BEGIN Information shown

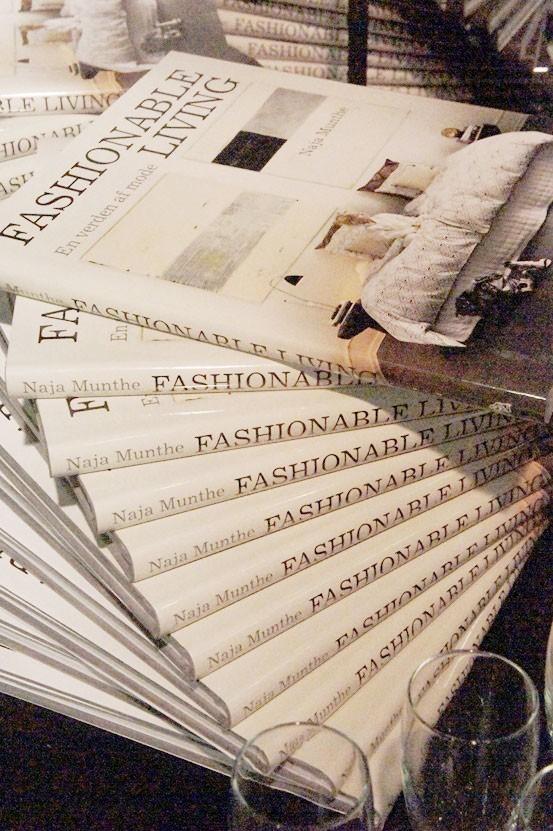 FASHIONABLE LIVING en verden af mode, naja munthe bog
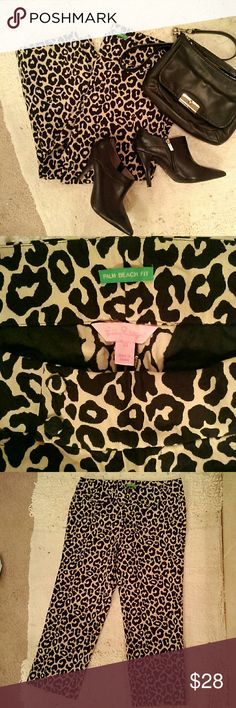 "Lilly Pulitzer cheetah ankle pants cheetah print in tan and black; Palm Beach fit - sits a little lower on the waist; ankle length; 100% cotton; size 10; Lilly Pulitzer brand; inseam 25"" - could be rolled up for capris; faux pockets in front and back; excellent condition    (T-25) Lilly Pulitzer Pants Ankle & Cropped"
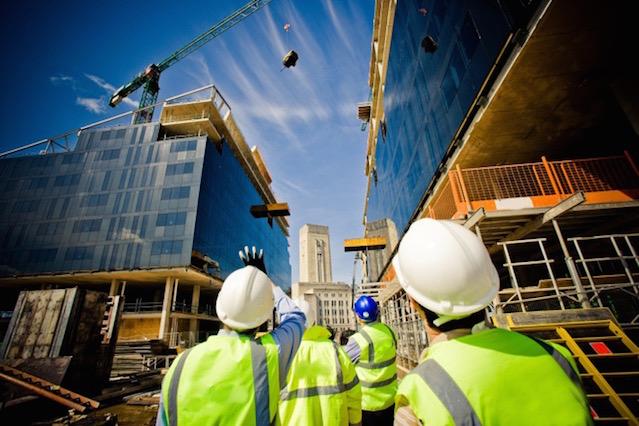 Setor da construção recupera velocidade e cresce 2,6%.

END Information shown
BEGIN Information shown

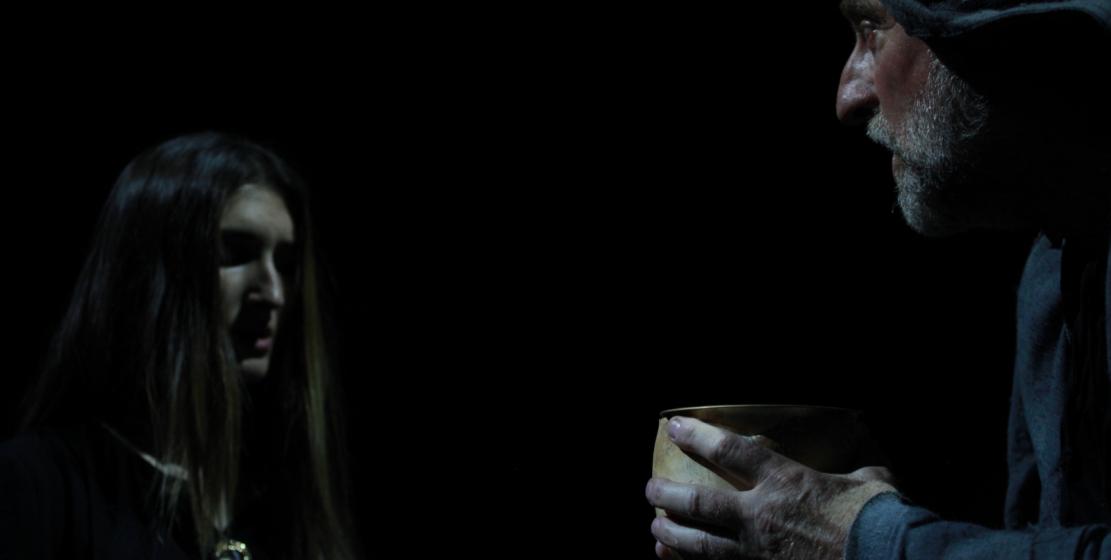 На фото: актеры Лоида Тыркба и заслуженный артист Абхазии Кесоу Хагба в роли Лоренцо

END Information shown
BEGIN Information shown

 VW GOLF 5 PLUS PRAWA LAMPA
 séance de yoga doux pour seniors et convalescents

END Information shown

## What the task asks
Transcribe the listing above exactly, but only from the line with "FASHIONABLE LIVING en" through the line with "Setor da construção". Include both of those lines and omit the pictures.

## Written solution
 FASHIONABLE LIVING en verden af mode, naja munthe bog
 "Lilly Pulitzer cheetah ankle pants cheetah print in tan and black; Palm Beach fit - sits a little lower on the waist; ankle length; 100% cotton; size 10; Lilly Pulitzer brand; inseam 25"" - could be rolled up for capris; faux pockets in front and back; excellent condition    (T-25) Lilly Pulitzer Pants Ankle & Cropped"
 Setor da construção recupera velocidade e cresce 2,6%.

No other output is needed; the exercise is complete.